> [What is required] Rewrite the data from the line with "How far is point (63, 120)" to the line with "How great is", both included, as a JSON list of strings with one string per line, skipping blank lines.

> [Recorded data]
-*-*-

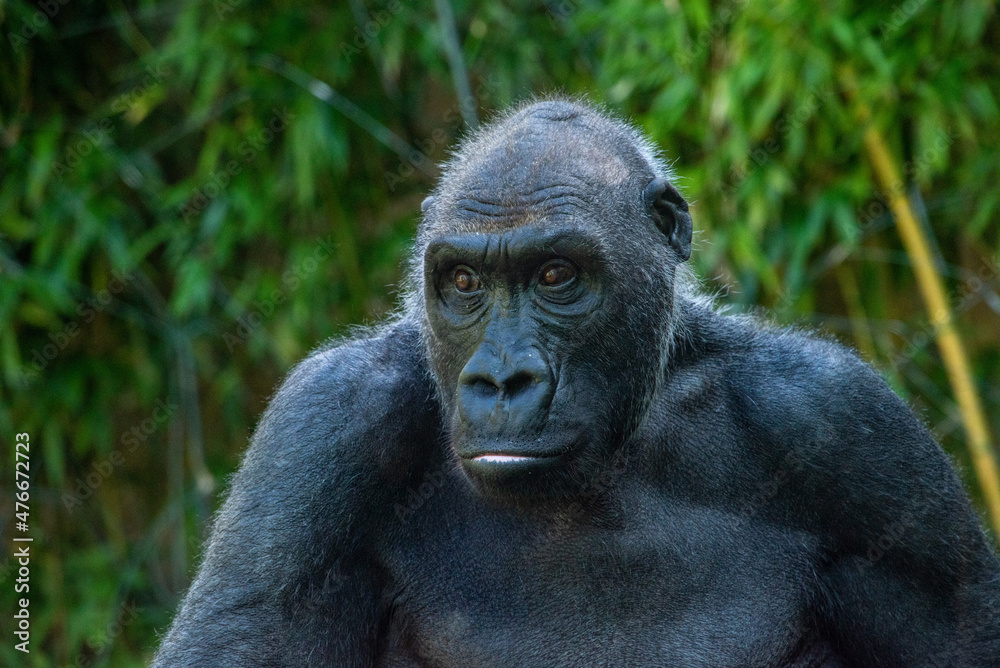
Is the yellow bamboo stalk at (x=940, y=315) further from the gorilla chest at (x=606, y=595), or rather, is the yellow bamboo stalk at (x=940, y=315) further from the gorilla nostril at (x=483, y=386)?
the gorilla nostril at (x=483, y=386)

-*-*-

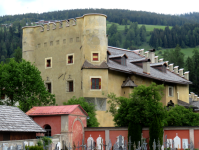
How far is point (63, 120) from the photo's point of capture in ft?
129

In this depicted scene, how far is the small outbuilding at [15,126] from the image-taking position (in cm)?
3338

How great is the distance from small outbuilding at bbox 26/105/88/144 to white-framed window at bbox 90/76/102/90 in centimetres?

-*-*-

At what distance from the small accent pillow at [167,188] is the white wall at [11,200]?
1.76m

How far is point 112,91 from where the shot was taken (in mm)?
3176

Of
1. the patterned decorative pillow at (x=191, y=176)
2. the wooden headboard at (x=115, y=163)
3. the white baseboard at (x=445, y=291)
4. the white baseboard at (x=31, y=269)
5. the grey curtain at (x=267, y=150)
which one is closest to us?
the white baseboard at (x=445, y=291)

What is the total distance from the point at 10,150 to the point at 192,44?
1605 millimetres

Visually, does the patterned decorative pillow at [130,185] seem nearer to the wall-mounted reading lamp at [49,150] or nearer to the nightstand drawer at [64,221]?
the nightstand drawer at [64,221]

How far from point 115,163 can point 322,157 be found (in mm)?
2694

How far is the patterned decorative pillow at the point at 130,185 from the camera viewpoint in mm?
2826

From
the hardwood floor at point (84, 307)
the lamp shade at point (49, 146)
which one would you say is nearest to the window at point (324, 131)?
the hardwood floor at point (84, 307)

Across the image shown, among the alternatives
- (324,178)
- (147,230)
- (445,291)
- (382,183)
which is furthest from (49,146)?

-*-*-

> [Answer to this exercise]
[
  "How far is point (63, 120) from the photo's point of capture in ft?",
  "129",
  "In this depicted scene, how far is the small outbuilding at [15,126] from the image-taking position (in cm)?",
  "3338",
  "How great is the distance from small outbuilding at bbox 26/105/88/144 to white-framed window at bbox 90/76/102/90 in centimetres?"
]